The French novelist and illustrator Pierre Loti (1850-1923) is noted for his picturesque romances, abounding in descriptions of the exotic spots he visited in a lifetime of travel. He was born Julien Viaud at Rochefort on Jan. 14, 1850, to Protestant parents. Deeply religious as a child, he lost his faith during adolescence, and in his later writings he frequently expressed a longing to regain it. In 1867, after graduating from navy school, he went to sea as a midshipman, was promoted to lieutenant in 1881, and received his first command in 1898. Loti’s career entailed long absences from France. He spent much time in Levantine ports and in the Far East. In the course of his travels Loti had various love affairs that, often with slight alterations, provided the plots of his exotic novels. For example his first book, published anonymously in 1879 under the title Aziyadé, told of his amours with a Circassian slave girl he had met during a stay in Salonika and Constantinople 3 years previously or Madame Chrysanthème (1887), in which Loti evoked the temporary marriage he had contracted with a Japanese girl at Nagasaki. The novels for which Loti is chiefly remembered, however, were set in France.
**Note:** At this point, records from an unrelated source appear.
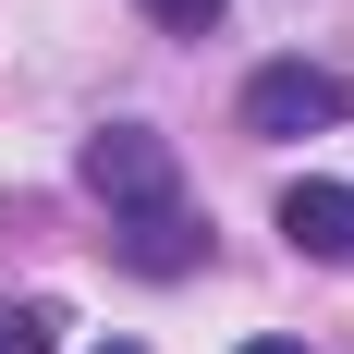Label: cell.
I'll use <instances>...</instances> for the list:
<instances>
[{
  "label": "cell",
  "instance_id": "3957f363",
  "mask_svg": "<svg viewBox=\"0 0 354 354\" xmlns=\"http://www.w3.org/2000/svg\"><path fill=\"white\" fill-rule=\"evenodd\" d=\"M281 232H293V257L354 269V183H293V196H281Z\"/></svg>",
  "mask_w": 354,
  "mask_h": 354
},
{
  "label": "cell",
  "instance_id": "5b68a950",
  "mask_svg": "<svg viewBox=\"0 0 354 354\" xmlns=\"http://www.w3.org/2000/svg\"><path fill=\"white\" fill-rule=\"evenodd\" d=\"M49 342H62L49 306H0V354H49Z\"/></svg>",
  "mask_w": 354,
  "mask_h": 354
},
{
  "label": "cell",
  "instance_id": "ba28073f",
  "mask_svg": "<svg viewBox=\"0 0 354 354\" xmlns=\"http://www.w3.org/2000/svg\"><path fill=\"white\" fill-rule=\"evenodd\" d=\"M98 354H135V342H98Z\"/></svg>",
  "mask_w": 354,
  "mask_h": 354
},
{
  "label": "cell",
  "instance_id": "277c9868",
  "mask_svg": "<svg viewBox=\"0 0 354 354\" xmlns=\"http://www.w3.org/2000/svg\"><path fill=\"white\" fill-rule=\"evenodd\" d=\"M110 232H122V269H147V281H183V269L208 257V232L183 220V196H171V208H135V220H110Z\"/></svg>",
  "mask_w": 354,
  "mask_h": 354
},
{
  "label": "cell",
  "instance_id": "52a82bcc",
  "mask_svg": "<svg viewBox=\"0 0 354 354\" xmlns=\"http://www.w3.org/2000/svg\"><path fill=\"white\" fill-rule=\"evenodd\" d=\"M245 354H306V342H245Z\"/></svg>",
  "mask_w": 354,
  "mask_h": 354
},
{
  "label": "cell",
  "instance_id": "7a4b0ae2",
  "mask_svg": "<svg viewBox=\"0 0 354 354\" xmlns=\"http://www.w3.org/2000/svg\"><path fill=\"white\" fill-rule=\"evenodd\" d=\"M86 196H110V220L171 208V147L147 135V122H110V135H86Z\"/></svg>",
  "mask_w": 354,
  "mask_h": 354
},
{
  "label": "cell",
  "instance_id": "8992f818",
  "mask_svg": "<svg viewBox=\"0 0 354 354\" xmlns=\"http://www.w3.org/2000/svg\"><path fill=\"white\" fill-rule=\"evenodd\" d=\"M147 25H171V37H208V25H220V0H147Z\"/></svg>",
  "mask_w": 354,
  "mask_h": 354
},
{
  "label": "cell",
  "instance_id": "6da1fadb",
  "mask_svg": "<svg viewBox=\"0 0 354 354\" xmlns=\"http://www.w3.org/2000/svg\"><path fill=\"white\" fill-rule=\"evenodd\" d=\"M342 110H354V86H342V73H318V62H269V73H245V135H269V147L330 135Z\"/></svg>",
  "mask_w": 354,
  "mask_h": 354
}]
</instances>
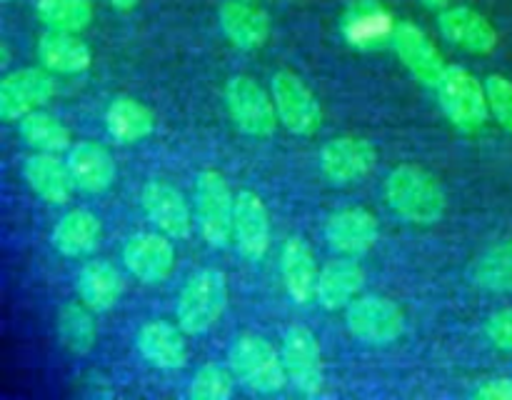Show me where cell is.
Here are the masks:
<instances>
[{
    "label": "cell",
    "instance_id": "484cf974",
    "mask_svg": "<svg viewBox=\"0 0 512 400\" xmlns=\"http://www.w3.org/2000/svg\"><path fill=\"white\" fill-rule=\"evenodd\" d=\"M100 233H103V228H100V220L95 218V213L78 208L65 213L55 223L50 240H53V248L65 258H85L98 248Z\"/></svg>",
    "mask_w": 512,
    "mask_h": 400
},
{
    "label": "cell",
    "instance_id": "9a60e30c",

Mon Frère Yves (1883) told the story of Loti’s Breton friend Pierre Le Cor and the single vice–drinking–of which Loti succeeded in curing him. Its sequel proved to be Loti’s masterpiece: Pêcheur d’Islande (1886) dealt with the heroic lives of the Bretons who sailed every year to dangerous fishing grounds in Icelandic waters, and with the lives of their wives and sweethearts, who often never saw them again. In addition to his novels, Loti wrote a great number of travel books. The best includes Au
Maroc (1890)–he visited Fez before Morocco became a French protectorate–and Vers Ispahan (1904), which narrated a journey he undertook through Persia in 1900. The French Academy elected Loti a member in 1891. He died at Hendaye on the Basque coast on June 10, 1923
Pierre Loti visited the Macedonian region in 1876, mainly visiting Thessaloniki and the surrounding in 1876 as Naval Officer. He produced several drawings and illustrations later published in his book “Fantome d’Orient”.